Discussing the implications of the ALMA Scorecard for SDGs, Phumaphi argued that unlike the Millennium Development Goals, which were developed by multilaterals, SDGs were developed by the people. The SDGs are a shared value agenda; they are peoples’ goals, she added. Some of the things that governments have been doing to address this issue were pointed out by Phumaphi. These include mandating businesses to institute family-friendly policies; requiring health insurance plans for all families; mandating tax breaks and subsidies to encourage businesses and other entities to adopt family-friendly policies; providing public funding for family-friendly interventions and services; granting subsidies and funding for public education; funding and maintaining family-oriented public facilities; encouraging family- and youth-friendly policies among public agencies and services; and using its influence to encourage family-friendly policies. Phumaphi emphasized that because SDGs are peoples’ goals, it is essential for CEOs, CFOs, and managers of businesses to increase the value of their products and productivity levels within their companies and not to wait for the government. She added that the peoples’ goals are actually defined by that human capital that companies want to be able to produce at its best capacity within the organization.

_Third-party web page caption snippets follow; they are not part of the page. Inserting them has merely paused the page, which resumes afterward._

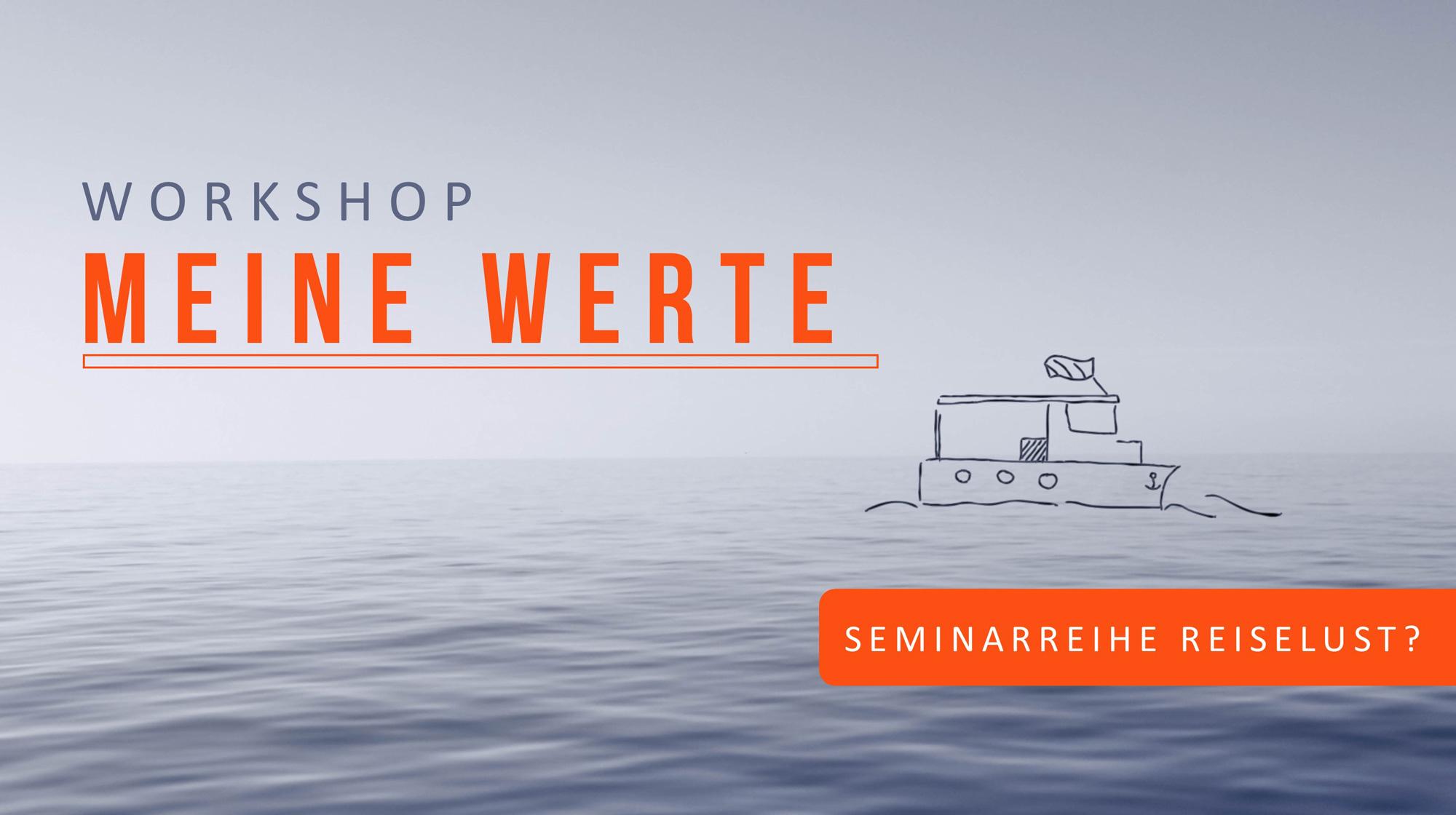 Workshop MEINE WERTE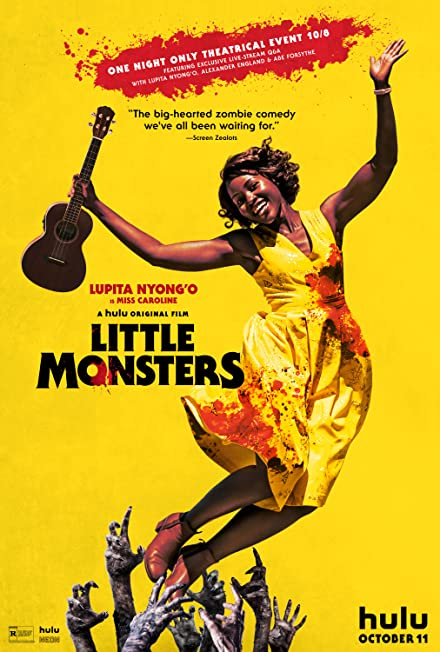 Film: Little Monsters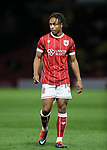 Bristol City's Bobby Reid in action during the Carabao cup match at Vicarage Road Stadium, Watford. Picture date 22nd August 2017. Picture credit should read: David Klein/Sportimage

Phumaphi thinks that given the SDG era, a shared value approach to development and running of companies is essential. She pointed to SDG 3—Ensure healthy lives and promote well-being for all at all ages (UN General Assembly, 2015) and argued that the targets give an idea of the interests and concerns of people around the world. That is going to determine their productivity levels, and their ability and capacity to deliver that product and operate optimally, she added. Phumaphi suggested that the SDG era is the time for companies to work more closely with other corporations and institutions as well as governments and NGOs in defining this reporting, strategizing for results, and investing in people. It is also the time that companies need to ensure that the cycle of action and accountability is not limited to the area of financing and profit, but also assigned to the quality of human capital and the health of the communities in which they operate. She explained that the type of shared value matrix needed for the SDG era must be integrated into our accountability frameworks, as well as the ways in which we work, interact with our communities and society, and report.
Phumaphi said shared value is not just about profit making, but building a civilization that will not be threatened by instability. When Phumaphi was asked if integrating organization preparedness for crises
and developing indicators, and ways to report on them as part of a global plan to upgrade our preparedness as a society, may be necessary, she answered that it is absolutely critical and that the private sector has responsibilities in the shaping and facilitating of preparedness, enabling capacity to be developed, and supporting the building of that capacity.